Lymphoplasmacytic lymphoma (LPL), a rare lymphoproliferative neoplasm with an annual incidence of 3 to 4 cases per million people, is composed of small B lymphocytes, plasmacytoid lymphocytes, and plasma cells that typically involve the bone marrow, lymph nodes, and spleen (1–3). Waldenström macroglobulinemia (WM) is the most common type of LPL, secreting immunoglobulin M (IgM), while IgA and IgG and non-secretory LPL accounted for less than 5%. The clinical presentation of most WM/LPL patients can be attributed to tumor infiltration and/or monoclonal protein, which usually includes disseminated disease, but extranidal involvement and leukemic phase are rare (4–6). According to whole-genome sequencing, MYD88 L265P is the most commonly recurring mutation in the majority of WM/LPL cases (7, 8). Except for MYD88, CXCR4 mutation accounted for 30%–40% of WM/LPL patients, which is the second most common gene mutation (9, 10). The current median survival of WM/LPL patients is approximately 7.4 years [95% confidence interval (CI), 6.8–8.2]. With the advent of novel treatments, survivorship from WM/LPL continues to increase (11–13). When treatment is warranted, combinations of anti-CD20 (rituximab) with alkylating agents and proteasome inhibitors are the principal treatment options. Promising novel therapies in development include non-covalent BTK inhibitors, CXCR4 antagonists, bi-specific antibodies, radioimmunoconjugates, and CD19- or CD20-Targeted Chimeric Antigen Receptor T cells (14–16). Curative therapy is not available and current standard treatment regimens seldom prolong the survival of WM/LPL patients. Therefore, the establishment of prognostic factors is the key to evaluating clinical interventions in WM/LPL (17).

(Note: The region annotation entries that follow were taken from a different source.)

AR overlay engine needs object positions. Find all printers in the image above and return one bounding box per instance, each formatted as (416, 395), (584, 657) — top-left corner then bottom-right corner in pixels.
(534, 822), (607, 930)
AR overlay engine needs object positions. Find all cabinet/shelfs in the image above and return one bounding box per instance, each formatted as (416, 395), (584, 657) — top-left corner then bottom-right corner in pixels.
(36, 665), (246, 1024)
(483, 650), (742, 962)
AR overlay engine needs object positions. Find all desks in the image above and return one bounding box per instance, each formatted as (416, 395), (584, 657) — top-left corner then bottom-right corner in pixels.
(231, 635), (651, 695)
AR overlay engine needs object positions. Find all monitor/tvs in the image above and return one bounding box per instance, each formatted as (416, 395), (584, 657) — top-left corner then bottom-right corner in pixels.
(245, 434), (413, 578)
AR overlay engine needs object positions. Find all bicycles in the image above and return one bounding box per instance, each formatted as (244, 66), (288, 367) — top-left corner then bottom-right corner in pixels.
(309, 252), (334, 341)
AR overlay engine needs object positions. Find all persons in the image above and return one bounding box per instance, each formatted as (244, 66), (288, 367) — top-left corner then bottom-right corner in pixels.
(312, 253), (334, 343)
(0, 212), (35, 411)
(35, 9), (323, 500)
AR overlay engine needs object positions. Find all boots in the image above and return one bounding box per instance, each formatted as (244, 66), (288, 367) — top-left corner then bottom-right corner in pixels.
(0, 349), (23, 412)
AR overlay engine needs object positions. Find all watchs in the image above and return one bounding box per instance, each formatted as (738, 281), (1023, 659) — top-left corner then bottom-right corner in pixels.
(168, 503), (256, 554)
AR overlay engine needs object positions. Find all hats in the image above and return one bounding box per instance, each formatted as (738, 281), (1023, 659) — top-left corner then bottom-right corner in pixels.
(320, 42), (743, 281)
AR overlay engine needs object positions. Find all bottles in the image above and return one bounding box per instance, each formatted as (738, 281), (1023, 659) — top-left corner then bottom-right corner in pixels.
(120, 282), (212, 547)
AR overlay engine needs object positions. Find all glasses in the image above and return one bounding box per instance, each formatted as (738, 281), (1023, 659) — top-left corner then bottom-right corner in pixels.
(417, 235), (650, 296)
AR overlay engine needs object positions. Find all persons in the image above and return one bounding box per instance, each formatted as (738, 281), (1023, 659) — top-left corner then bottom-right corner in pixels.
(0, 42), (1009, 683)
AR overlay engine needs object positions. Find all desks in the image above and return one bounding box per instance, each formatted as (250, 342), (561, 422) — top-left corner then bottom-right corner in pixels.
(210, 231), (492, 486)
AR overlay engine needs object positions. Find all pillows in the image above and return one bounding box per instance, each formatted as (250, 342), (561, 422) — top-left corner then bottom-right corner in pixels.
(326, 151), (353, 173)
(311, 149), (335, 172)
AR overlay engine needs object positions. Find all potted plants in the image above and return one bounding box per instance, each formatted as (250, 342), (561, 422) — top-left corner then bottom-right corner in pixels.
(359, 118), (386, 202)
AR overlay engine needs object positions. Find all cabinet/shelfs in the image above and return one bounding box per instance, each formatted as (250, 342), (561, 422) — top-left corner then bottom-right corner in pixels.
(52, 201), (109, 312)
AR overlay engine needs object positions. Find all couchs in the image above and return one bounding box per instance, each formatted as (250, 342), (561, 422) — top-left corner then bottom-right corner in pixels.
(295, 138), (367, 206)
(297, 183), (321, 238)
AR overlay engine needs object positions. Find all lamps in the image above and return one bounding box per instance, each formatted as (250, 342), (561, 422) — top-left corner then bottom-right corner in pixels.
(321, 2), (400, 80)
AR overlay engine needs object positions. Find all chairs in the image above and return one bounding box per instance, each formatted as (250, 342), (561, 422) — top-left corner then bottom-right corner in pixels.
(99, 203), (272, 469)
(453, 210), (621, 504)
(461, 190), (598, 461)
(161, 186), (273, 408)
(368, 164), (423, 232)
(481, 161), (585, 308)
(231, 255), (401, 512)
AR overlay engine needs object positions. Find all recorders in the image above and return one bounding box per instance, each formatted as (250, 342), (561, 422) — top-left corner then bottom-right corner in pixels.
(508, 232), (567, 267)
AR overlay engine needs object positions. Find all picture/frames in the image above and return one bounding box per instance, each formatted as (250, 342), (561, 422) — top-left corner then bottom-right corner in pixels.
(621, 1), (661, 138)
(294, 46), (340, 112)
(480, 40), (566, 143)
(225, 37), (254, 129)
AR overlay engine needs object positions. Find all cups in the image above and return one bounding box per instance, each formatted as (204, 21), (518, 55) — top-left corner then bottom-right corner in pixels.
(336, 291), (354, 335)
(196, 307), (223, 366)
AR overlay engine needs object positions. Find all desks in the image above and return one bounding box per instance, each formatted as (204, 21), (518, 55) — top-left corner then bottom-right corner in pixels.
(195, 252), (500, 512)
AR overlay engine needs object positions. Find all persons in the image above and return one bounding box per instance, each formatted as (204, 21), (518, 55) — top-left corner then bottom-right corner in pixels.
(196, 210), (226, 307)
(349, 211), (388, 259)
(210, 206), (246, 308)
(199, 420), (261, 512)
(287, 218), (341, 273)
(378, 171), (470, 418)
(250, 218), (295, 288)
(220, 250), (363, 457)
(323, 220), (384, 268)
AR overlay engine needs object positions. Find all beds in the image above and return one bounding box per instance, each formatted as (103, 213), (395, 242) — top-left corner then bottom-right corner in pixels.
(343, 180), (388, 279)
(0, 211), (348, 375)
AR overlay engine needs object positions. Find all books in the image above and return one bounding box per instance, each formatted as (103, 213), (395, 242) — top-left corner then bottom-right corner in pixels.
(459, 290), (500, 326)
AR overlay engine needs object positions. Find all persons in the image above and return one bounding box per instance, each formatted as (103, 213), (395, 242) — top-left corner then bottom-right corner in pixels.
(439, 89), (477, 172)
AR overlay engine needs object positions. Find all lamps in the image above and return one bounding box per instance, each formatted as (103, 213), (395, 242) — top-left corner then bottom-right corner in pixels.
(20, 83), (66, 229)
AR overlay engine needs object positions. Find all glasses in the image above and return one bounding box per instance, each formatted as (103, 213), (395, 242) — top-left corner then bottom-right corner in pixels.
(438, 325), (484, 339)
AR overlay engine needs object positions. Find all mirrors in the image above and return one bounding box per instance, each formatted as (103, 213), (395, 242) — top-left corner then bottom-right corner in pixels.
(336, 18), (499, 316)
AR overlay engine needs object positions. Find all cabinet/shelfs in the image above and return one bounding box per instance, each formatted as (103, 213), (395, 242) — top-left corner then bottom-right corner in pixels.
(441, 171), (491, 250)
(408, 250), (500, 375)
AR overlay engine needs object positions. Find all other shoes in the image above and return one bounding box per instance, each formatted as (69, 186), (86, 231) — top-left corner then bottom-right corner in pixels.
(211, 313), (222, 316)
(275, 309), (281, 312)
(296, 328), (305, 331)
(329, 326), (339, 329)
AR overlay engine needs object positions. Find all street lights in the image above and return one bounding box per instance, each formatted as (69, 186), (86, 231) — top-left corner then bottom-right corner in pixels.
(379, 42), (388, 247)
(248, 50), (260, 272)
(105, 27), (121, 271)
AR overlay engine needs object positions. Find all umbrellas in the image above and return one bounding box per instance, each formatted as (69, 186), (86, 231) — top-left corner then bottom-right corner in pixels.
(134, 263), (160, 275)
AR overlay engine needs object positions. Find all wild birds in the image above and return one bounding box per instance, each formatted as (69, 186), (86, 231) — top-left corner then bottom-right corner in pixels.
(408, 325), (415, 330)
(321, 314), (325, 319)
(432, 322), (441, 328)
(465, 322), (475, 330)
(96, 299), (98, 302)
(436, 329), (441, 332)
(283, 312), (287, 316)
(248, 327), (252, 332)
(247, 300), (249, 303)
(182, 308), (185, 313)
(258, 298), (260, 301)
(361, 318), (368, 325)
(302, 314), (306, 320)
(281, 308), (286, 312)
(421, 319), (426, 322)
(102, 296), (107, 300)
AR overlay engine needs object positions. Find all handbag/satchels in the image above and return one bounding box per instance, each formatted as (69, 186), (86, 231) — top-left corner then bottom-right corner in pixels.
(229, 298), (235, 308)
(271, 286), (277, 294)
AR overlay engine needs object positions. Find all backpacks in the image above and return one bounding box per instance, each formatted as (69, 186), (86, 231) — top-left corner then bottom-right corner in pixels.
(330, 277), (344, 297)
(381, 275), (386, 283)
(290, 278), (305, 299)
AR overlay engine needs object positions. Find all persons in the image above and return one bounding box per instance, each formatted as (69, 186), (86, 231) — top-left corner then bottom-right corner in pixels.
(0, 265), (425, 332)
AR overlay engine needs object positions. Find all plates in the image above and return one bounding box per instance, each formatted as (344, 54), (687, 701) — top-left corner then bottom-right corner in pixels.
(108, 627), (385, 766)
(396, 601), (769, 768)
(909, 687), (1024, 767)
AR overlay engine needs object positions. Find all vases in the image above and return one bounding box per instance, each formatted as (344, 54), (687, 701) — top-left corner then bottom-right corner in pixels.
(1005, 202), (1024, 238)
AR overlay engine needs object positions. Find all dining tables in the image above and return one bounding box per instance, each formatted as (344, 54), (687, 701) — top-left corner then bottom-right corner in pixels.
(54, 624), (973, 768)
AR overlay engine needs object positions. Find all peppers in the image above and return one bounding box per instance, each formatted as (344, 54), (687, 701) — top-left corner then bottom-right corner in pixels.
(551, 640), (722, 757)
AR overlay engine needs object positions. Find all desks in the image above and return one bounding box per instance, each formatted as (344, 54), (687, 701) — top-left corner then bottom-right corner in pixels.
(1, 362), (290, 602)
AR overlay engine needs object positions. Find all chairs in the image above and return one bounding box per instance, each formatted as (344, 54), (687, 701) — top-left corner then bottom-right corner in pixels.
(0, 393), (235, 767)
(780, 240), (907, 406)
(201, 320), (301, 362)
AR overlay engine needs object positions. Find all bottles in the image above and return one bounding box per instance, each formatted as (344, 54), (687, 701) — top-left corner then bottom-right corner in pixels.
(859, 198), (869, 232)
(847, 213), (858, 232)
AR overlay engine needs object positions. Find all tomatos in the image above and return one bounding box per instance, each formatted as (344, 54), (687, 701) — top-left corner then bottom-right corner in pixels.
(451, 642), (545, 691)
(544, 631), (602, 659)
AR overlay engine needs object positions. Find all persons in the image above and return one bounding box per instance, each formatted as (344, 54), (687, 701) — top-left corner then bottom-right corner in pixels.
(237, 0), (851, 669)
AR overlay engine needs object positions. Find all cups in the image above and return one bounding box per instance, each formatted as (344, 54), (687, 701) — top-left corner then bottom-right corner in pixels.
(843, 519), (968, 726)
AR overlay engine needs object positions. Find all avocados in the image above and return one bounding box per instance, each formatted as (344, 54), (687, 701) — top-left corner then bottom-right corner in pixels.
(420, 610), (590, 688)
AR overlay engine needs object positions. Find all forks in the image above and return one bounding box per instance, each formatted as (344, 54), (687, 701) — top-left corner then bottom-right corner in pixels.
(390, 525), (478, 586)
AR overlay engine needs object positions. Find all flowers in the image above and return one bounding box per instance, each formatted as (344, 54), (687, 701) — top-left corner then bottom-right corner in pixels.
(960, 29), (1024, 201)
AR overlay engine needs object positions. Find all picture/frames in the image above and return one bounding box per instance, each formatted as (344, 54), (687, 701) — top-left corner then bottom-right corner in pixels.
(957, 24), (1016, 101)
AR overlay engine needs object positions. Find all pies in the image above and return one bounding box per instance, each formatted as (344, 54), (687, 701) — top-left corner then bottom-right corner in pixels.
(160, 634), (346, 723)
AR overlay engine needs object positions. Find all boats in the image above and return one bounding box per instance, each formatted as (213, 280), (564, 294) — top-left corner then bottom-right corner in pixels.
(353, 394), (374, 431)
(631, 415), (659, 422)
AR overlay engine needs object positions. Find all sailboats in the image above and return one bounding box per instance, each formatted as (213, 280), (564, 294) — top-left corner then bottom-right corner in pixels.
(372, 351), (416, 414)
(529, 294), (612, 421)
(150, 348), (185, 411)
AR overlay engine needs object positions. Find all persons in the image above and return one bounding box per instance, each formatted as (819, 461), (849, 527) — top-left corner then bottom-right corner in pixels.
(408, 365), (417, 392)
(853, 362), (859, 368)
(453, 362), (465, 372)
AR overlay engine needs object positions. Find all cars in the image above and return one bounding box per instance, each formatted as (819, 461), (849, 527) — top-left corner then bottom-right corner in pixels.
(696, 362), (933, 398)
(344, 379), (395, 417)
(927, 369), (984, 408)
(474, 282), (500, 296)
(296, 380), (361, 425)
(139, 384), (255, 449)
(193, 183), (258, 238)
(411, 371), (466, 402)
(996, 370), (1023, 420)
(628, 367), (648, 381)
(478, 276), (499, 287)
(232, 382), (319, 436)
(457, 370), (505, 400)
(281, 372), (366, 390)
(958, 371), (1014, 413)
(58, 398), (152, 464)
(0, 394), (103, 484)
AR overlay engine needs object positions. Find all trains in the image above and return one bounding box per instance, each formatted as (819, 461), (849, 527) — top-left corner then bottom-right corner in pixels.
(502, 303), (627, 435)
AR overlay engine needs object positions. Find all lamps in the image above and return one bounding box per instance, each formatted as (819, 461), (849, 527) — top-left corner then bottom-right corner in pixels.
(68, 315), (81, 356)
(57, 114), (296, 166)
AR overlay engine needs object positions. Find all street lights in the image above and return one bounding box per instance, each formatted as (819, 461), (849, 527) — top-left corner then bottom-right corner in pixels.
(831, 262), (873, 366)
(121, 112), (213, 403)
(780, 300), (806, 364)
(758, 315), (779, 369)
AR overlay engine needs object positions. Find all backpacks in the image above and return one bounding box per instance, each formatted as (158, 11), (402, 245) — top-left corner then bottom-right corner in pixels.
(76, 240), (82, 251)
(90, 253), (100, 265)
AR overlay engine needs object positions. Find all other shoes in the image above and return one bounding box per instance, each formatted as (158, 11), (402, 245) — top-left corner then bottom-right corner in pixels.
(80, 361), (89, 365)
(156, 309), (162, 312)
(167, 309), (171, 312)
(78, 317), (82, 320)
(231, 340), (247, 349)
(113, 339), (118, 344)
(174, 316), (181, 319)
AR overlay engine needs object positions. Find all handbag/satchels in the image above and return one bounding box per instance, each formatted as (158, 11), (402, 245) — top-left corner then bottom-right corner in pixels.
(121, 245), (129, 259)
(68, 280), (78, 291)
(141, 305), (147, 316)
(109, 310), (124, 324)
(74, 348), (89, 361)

Excessive secretion of monoclonal IgM is the most prominent feature in WM patients (18–20). Although asymptomatic patients do not need to be treated according to current clinical guidelines, those with elevated serum IgM levels are often treated (21–23), because the high level of IgM in the bloodstream increases the risk of hyperviscosity syndrome, which is a potentially life-threatening complication (24–26). In order to evaluate the prognostic significance of IgM levels in a broad range of WM/LPL populations, a survival analysis of serum IgM levels has been carried out in this study.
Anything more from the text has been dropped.